Haydon's heart disease is slightly less advanced than that of the previous recipients. Barney B. Clark was rushed into emergency surgery for his artificial-heart implant, and William J. Schroeder probably would have died within hours had he not received an artificial heart. Haydon could be expected to live another two or three weeks but would be bedridden and withering, Lansing said.
"He understands that he is failing steadily. And he also understands that the farther down the line you are, the harder it is to recover and get back. So he would rather take the leap now than wait until he is on his last gasp," Lansing added.
The only area in which Haydon is less well off is nutrition. He has lost 25 pounds in the last three weeks and, according to Lansing, looks thin, tired and gray.
Haydon, 58, is "the ideal candidate" for the experimental operation, with none of the complications suffered by the two previous artificial-heart recipients, said Dr. Jerome Lacy, the cardiologist who has treated Haydon for four years.
Haydon suffers cardiomyopathy of unknown origin, a debilitating disease of the heart muscle. His weakening heart has grown oversized. Schroeder's heart was in the same condition before his implant, but his cardiomyopathy was known to be the result of narrowed coronary arteries.
Doctors suspect that arterial disease lead to Schoeder's stroke.

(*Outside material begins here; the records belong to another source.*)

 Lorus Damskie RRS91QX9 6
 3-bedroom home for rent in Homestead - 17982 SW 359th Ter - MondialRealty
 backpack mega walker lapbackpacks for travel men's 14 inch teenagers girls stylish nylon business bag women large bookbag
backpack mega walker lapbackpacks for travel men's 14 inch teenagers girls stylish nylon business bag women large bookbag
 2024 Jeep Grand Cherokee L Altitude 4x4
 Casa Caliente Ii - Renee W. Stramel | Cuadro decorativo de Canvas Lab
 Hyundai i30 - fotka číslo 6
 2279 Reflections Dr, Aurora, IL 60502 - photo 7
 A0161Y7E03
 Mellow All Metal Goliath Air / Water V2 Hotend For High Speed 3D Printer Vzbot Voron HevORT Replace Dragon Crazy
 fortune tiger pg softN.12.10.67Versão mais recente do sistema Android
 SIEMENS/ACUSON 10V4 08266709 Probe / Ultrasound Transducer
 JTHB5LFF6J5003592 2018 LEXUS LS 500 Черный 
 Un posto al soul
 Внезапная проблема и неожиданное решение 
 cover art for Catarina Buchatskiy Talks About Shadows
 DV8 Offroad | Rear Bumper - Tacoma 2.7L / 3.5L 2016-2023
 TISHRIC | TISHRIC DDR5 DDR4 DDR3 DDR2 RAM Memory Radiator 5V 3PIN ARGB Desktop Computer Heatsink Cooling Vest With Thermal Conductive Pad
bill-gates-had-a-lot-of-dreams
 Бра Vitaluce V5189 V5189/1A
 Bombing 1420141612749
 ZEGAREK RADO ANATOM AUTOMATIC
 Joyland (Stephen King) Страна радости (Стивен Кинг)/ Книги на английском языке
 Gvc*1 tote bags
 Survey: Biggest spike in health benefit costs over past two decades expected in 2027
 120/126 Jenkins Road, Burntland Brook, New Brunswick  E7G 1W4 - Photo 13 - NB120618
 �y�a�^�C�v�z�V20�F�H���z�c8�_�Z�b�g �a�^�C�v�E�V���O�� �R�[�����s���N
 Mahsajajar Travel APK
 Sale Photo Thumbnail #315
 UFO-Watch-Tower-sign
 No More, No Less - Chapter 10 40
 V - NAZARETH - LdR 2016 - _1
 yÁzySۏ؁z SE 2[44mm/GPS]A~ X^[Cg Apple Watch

They consider Haydon less likely to have a stroke because he does not have that condition. To further prevent a stroke, Haydon is to receive anticoagulants several days earlier than Schroeder did.
Haydon first showed signs of heart disease in 1981, when he began to feel weak and short of breath at his job as a production worker at a Ford Motor Co. auto plant in Louisville. His illness forced him to leave his job several months later and become sedentary.
He had done "fairly well until the past two months," taking drugs that stimulated his heart and dilated his blood vessels to decrease resistence to blood flow, Lacy said. Then, in early January, "he started going downhill fast."
Haydon checked into another Louisville hospital about two weeks ago for treatment with the drug amrinone, which strengthens the heart muscle and makes it beat faster. His heart responded well to the treatment, but its activity declined after the drug was stopped.
At one point last week, Haydon's heart was failing so badly that Lacy told Haydon's family that he might die within hours. But after several family discussions Haydon decided to explore the possibility of an artificial heart. "In a way, it was a surprise for him" to consider an artificial heart, because his decline was so sudden, Lacy said.
Lacy told Haydon that "if he lived in any other city I would probably only be able to hold his hand and offer moral support. But . . . here, we have this alternative."
DeVries has said artificial-heart candidates must live within an hour's drive of the hospital so they can receive essential family and community support.
Most of Haydon's recent weight loss has been muscle tissue that is starved for blood. In contrast to Schroeder, who could barely lift his head from the pillow before the implant, Haydon can take a few steps at a time, but such exertion leaves him breathless and exhausted.
Haydon was admitted to Humana Hospital Audubon Wednesday and cleared Thursday by the six-member patient-selection committee.
"He's very keyed-in to the possibility that he could have a stroke, but he's not thinking of the complications," Lacy said. "He's thinking of getting out and going home. He just really wants to live.
"He was in World War II, was in combat zones. He's a real survivor."
Haydon's relatives and friends describe him as quiet, optimistic and devoted to his family. He and his wife of 32 years, Juanita, have three adult children. Their fifth grandchild was born yesterday to the wife of his son Derek. The baby, delivered at Audubon, was named Daniel Murray Haydon.
Haydon's former supervisor, Bob Ecker, recalls the day in October 1981 when he realized the extent of Haydon's heart trouble. "We were just having a talk, and he told me he felt bad and wanted to go to First Aid. I said go on and go, and he never came back after that."